THE TASK
Give a verbatim repeat of the lines that run from the line containing "Considering vertical placement, is" to the end of the data below.

--- Begin GIVEN DATA ---

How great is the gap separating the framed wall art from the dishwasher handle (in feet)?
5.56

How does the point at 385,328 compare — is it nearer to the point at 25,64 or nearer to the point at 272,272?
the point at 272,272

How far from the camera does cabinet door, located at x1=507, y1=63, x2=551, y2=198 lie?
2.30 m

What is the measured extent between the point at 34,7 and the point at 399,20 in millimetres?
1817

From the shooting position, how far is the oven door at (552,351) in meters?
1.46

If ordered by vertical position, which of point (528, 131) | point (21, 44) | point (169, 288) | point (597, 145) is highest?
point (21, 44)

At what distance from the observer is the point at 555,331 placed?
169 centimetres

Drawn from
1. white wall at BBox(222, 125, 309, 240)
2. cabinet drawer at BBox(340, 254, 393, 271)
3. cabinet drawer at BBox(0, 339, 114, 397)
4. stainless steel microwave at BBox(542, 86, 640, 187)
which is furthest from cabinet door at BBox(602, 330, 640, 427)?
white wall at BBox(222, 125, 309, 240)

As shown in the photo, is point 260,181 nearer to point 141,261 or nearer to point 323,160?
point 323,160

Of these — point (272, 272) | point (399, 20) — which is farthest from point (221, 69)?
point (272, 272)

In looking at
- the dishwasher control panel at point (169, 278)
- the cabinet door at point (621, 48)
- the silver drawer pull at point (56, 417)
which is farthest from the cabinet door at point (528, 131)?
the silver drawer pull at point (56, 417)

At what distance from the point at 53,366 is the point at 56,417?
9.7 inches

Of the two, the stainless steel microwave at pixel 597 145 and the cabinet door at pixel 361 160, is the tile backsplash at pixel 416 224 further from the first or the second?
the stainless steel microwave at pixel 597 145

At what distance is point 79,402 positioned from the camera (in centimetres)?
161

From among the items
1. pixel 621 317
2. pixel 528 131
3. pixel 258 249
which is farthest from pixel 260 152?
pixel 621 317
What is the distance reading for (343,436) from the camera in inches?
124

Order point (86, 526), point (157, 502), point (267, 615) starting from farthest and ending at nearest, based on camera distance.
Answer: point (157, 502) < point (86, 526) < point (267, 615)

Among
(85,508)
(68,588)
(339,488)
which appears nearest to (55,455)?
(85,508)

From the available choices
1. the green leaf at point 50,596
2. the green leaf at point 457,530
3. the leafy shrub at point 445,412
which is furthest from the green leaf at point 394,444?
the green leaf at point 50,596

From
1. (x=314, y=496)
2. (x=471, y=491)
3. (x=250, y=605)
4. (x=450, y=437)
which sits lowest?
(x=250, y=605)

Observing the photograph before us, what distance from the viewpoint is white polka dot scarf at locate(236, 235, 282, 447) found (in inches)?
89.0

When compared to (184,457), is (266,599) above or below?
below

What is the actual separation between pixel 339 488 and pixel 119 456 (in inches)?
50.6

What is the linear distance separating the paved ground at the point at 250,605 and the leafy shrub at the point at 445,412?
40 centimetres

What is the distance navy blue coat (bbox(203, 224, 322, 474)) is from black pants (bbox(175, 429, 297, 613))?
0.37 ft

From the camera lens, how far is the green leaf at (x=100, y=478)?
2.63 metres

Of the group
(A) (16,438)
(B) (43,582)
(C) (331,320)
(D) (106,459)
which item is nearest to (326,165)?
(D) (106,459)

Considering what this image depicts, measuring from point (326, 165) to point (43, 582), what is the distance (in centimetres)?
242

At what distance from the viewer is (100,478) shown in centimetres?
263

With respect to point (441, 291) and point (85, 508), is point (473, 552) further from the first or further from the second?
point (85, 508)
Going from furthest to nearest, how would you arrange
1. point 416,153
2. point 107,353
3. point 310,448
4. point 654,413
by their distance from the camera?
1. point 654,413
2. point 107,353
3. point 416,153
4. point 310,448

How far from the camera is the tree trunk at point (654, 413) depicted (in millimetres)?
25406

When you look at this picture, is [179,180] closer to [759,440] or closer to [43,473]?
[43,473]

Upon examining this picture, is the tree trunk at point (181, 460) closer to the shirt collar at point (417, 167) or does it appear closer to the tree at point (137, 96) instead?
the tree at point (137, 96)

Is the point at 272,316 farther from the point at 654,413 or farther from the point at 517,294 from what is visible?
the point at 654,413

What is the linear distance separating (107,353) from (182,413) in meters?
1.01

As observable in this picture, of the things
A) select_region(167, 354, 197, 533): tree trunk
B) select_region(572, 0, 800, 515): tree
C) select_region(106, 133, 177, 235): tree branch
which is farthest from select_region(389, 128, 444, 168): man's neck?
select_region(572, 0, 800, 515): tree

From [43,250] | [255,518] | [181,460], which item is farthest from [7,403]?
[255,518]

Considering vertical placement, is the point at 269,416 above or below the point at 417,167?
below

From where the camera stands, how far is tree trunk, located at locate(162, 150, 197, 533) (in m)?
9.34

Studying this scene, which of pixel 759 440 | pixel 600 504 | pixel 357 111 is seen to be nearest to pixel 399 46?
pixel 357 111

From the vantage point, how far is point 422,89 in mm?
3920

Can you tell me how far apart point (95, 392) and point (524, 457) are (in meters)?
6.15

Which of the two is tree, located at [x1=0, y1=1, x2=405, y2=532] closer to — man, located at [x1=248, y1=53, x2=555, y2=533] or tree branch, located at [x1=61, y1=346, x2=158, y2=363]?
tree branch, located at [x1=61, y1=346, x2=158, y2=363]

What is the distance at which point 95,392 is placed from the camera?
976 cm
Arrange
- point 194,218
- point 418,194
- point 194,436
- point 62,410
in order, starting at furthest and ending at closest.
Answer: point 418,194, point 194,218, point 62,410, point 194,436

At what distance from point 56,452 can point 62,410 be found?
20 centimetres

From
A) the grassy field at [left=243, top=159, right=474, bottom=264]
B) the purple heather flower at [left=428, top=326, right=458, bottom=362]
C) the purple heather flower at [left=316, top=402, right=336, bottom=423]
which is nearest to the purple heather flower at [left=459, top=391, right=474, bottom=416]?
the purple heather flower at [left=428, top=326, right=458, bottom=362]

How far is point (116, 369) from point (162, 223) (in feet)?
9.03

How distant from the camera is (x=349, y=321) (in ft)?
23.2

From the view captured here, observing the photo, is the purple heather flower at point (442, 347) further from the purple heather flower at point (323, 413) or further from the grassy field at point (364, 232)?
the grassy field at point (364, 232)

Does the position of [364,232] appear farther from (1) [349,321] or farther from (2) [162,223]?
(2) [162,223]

--- End GIVEN DATA ---

RESULT BELOW
Considering vertical placement, is the point at 269,416 above or below the point at 417,167?
below

From where the camera stands, how far is tree trunk, located at locate(162, 150, 197, 533) (in m)?
9.34

Studying this scene, which of pixel 759 440 | pixel 600 504 | pixel 357 111 is seen to be nearest to pixel 399 46?
pixel 357 111

From the vantage point, how far is point 422,89 in mm?
3920

Can you tell me how far apart point (95, 392) and point (524, 457) are (in meters)?
6.15

Which of the two is tree, located at [x1=0, y1=1, x2=405, y2=532] closer to — man, located at [x1=248, y1=53, x2=555, y2=533] or tree branch, located at [x1=61, y1=346, x2=158, y2=363]?
tree branch, located at [x1=61, y1=346, x2=158, y2=363]

What is the distance at which point 95,392 is placed from the camera?
976 cm
Arrange
- point 194,218
- point 418,194
- point 194,436
- point 62,410
in order, starting at furthest and ending at closest.
Answer: point 418,194, point 194,218, point 62,410, point 194,436

At what distance from point 56,452 can point 62,410 be found?
20 centimetres

From
A) the grassy field at [left=243, top=159, right=474, bottom=264]
B) the purple heather flower at [left=428, top=326, right=458, bottom=362]
C) the purple heather flower at [left=316, top=402, right=336, bottom=423]
which is nearest to the purple heather flower at [left=459, top=391, right=474, bottom=416]?
the purple heather flower at [left=428, top=326, right=458, bottom=362]

How far is point (116, 369) from point (162, 223) (in feet)?
9.03

How distant from the camera is (x=349, y=321) (in ft)?
23.2

From the view captured here, observing the photo, is the purple heather flower at point (442, 347) further from the purple heather flower at point (323, 413) or further from the grassy field at point (364, 232)?
the grassy field at point (364, 232)

Does the position of [364,232] appear farther from (1) [349,321] or farther from (2) [162,223]?
(2) [162,223]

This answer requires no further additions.